Put the lines below into a numbered list, skipping blank lines and leaving out the pictures.
:: THE DATA
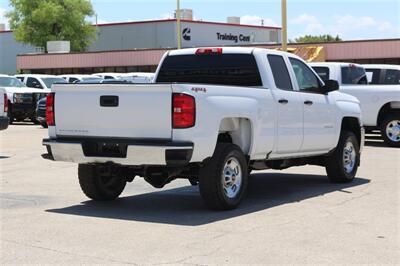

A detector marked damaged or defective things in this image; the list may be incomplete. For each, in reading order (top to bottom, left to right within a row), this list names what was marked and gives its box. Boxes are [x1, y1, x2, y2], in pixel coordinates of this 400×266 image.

cracked pavement [0, 125, 398, 264]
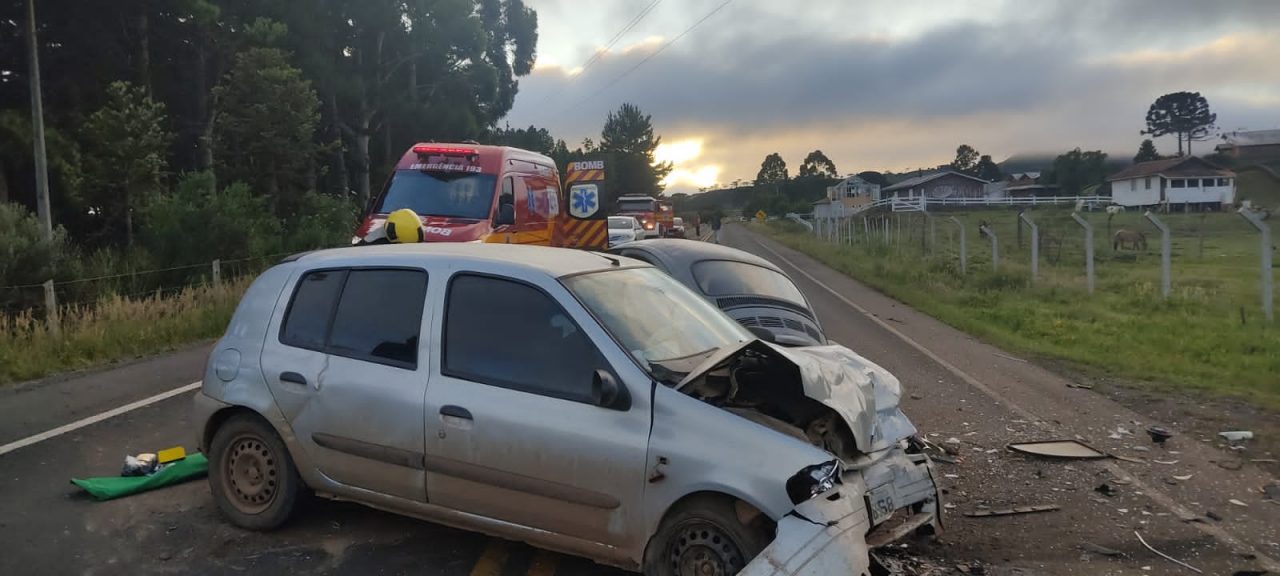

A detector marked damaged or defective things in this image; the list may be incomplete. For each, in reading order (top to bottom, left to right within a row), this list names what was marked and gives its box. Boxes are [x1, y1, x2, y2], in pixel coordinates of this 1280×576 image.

severely damaged car [198, 244, 940, 576]
shattered headlight [784, 460, 844, 504]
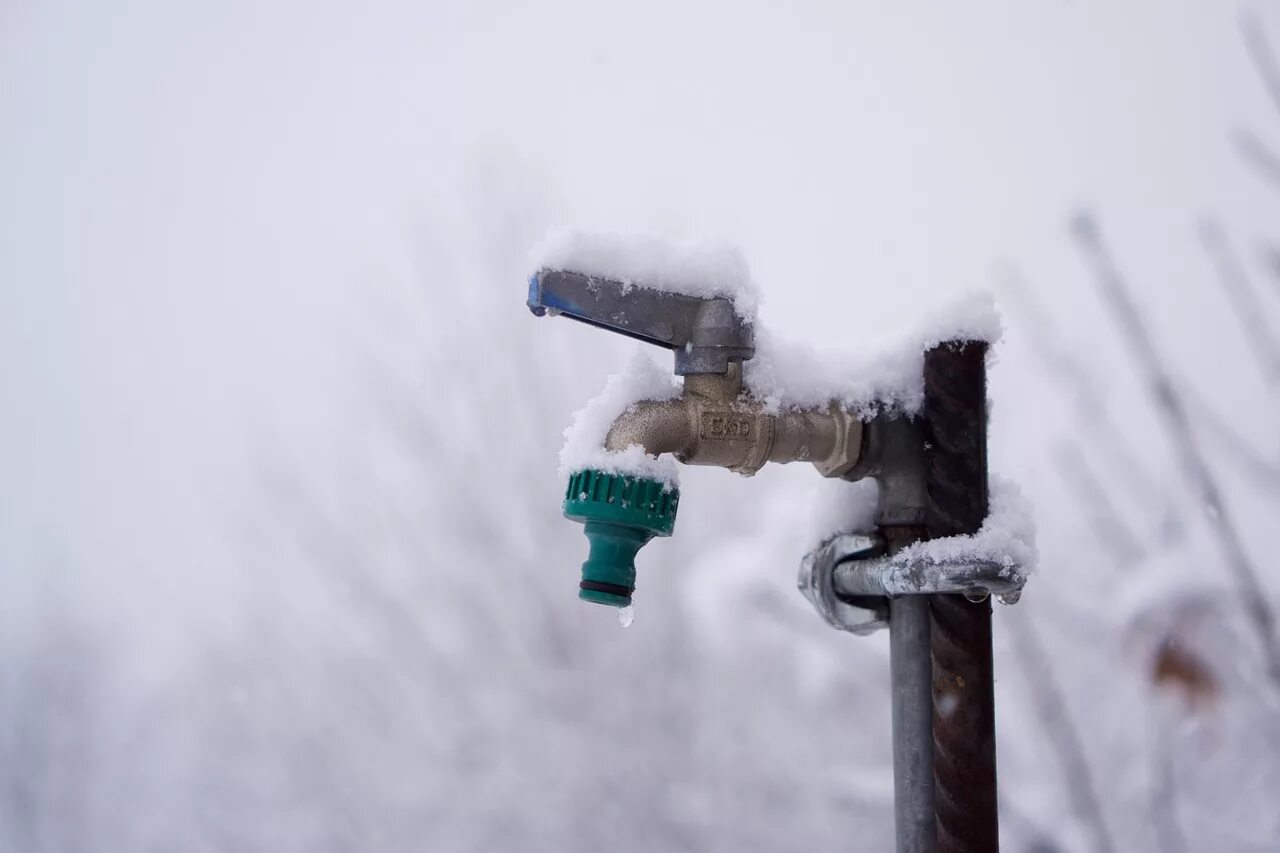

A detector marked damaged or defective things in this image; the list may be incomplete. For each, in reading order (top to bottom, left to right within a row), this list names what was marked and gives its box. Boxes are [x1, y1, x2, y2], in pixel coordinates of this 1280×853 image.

rusted rebar stake [921, 340, 998, 850]
rusty metal post [921, 340, 998, 850]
::::
## EXPECTED ANSWER
1. A detector marked damaged or defective things in this image; the list may be incomplete. For each, in reading order (top to bottom, left to right within a row), this list names what was marked and gives its box. Boxes are [x1, y1, x2, y2], in pixel coordinates of this 400×266 image.
2. cracked pavement [0, 125, 398, 264]
3. A detector marked damaged or defective things in this image; the list may be incomplete. For each, in reading order (top to bottom, left to right within a row), this list names what was marked and gives its box. Boxes are [x1, y1, x2, y2], in pixel coordinates of this 1280×576 image.
4. severely damaged car [198, 244, 940, 576]
5. shattered headlight [784, 460, 844, 504]
6. A detector marked damaged or defective things in this image; the list may be incomplete. For each, in reading order (top to bottom, left to right within a row), this list names what was marked and gives its box. Boxes are [x1, y1, x2, y2], in pixel coordinates of this 1280×853 image.
7. rusted rebar stake [921, 340, 998, 850]
8. rusty metal post [921, 340, 998, 850]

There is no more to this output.